▸ Data supplied

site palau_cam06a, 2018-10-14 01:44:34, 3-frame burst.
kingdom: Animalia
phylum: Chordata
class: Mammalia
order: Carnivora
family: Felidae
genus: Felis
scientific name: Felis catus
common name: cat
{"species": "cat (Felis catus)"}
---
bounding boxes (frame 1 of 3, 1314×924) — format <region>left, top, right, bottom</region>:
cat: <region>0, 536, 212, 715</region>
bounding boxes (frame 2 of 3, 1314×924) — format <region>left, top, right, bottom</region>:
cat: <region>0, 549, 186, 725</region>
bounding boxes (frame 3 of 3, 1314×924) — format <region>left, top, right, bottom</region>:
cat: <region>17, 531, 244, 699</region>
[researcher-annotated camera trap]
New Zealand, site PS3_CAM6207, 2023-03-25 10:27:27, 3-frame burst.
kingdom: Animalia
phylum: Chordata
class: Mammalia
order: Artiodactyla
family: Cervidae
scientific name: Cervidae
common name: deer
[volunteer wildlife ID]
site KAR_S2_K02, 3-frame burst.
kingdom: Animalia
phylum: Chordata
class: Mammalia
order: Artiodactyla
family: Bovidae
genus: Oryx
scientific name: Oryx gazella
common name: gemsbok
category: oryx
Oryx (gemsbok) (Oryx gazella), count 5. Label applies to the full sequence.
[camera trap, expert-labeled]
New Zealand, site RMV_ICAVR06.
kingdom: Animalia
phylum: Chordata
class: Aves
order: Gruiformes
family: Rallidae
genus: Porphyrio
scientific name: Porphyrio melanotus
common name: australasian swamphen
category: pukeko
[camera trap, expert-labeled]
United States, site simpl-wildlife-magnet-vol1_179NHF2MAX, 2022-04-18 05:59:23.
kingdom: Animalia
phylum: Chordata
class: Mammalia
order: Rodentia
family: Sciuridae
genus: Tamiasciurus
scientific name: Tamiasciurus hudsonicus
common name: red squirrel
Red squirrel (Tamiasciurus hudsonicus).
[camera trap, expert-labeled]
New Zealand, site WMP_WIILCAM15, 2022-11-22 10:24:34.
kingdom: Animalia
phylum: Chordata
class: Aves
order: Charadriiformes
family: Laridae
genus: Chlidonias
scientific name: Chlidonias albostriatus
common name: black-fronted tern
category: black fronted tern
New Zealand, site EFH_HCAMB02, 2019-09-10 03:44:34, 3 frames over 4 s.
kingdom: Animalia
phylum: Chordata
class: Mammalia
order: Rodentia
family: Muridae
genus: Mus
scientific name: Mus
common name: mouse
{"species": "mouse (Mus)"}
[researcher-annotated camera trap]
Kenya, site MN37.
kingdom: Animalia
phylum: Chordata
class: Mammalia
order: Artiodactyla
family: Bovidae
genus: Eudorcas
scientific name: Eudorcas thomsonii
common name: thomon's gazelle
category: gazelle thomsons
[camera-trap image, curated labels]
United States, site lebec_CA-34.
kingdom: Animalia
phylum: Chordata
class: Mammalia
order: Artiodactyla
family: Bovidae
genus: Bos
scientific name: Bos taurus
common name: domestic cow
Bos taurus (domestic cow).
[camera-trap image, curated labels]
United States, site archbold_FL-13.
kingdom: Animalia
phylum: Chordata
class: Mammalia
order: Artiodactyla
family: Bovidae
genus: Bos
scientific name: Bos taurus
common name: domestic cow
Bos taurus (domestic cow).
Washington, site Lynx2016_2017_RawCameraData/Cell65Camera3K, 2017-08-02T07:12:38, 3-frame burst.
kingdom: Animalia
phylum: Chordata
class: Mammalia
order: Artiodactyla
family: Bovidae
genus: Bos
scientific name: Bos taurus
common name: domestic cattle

▸ Your assignment
Using the data above, reproduce exactly the lines from the line that contains "order: Carnivora" through the line that contains "scientific name: Tamiasciurus hudsonicus", including both.

▸ Result
order: Carnivora
family: Felidae
genus: Felis
scientific name: Felis catus
common name: cat
{"species": "cat (Felis catus)"}
---
bounding boxes (frame 1 of 3, 1314×924) — format <region>left, top, right, bottom</region>:
cat: <region>0, 536, 212, 715</region>
bounding boxes (frame 2 of 3, 1314×924) — format <region>left, top, right, bottom</region>:
cat: <region>0, 549, 186, 725</region>
bounding boxes (frame 3 of 3, 1314×924) — format <region>left, top, right, bottom</region>:
cat: <region>17, 531, 244, 699</region>
[researcher-annotated camera trap]
New Zealand, site PS3_CAM6207, 2023-03-25 10:27:27, 3-frame burst.
kingdom: Animalia
phylum: Chordata
class: Mammalia
order: Artiodactyla
family: Cervidae
scientific name: Cervidae
common name: deer
[volunteer wildlife ID]
site KAR_S2_K02, 3-frame burst.
kingdom: Animalia
phylum: Chordata
class: Mammalia
order: Artiodactyla
family: Bovidae
genus: Oryx
scientific name: Oryx gazella
common name: gemsbok
category: oryx
Oryx (gemsbok) (Oryx gazella), count 5. Label applies to the full sequence.
[camera trap, expert-labeled]
New Zealand, site RMV_ICAVR06.
kingdom: Animalia
phylum: Chordata
class: Aves
order: Gruiformes
family: Rallidae
genus: Porphyrio
scientific name: Porphyrio melanotus
common name: australasian swamphen
category: pukeko
[camera trap, expert-labeled]
United States, site simpl-wildlife-magnet-vol1_179NHF2MAX, 2022-04-18 05:59:23.
kingdom: Animalia
phylum: Chordata
class: Mammalia
order: Rodentia
family: Sciuridae
genus: Tamiasciurus
scientific name: Tamiasciurus hudsonicus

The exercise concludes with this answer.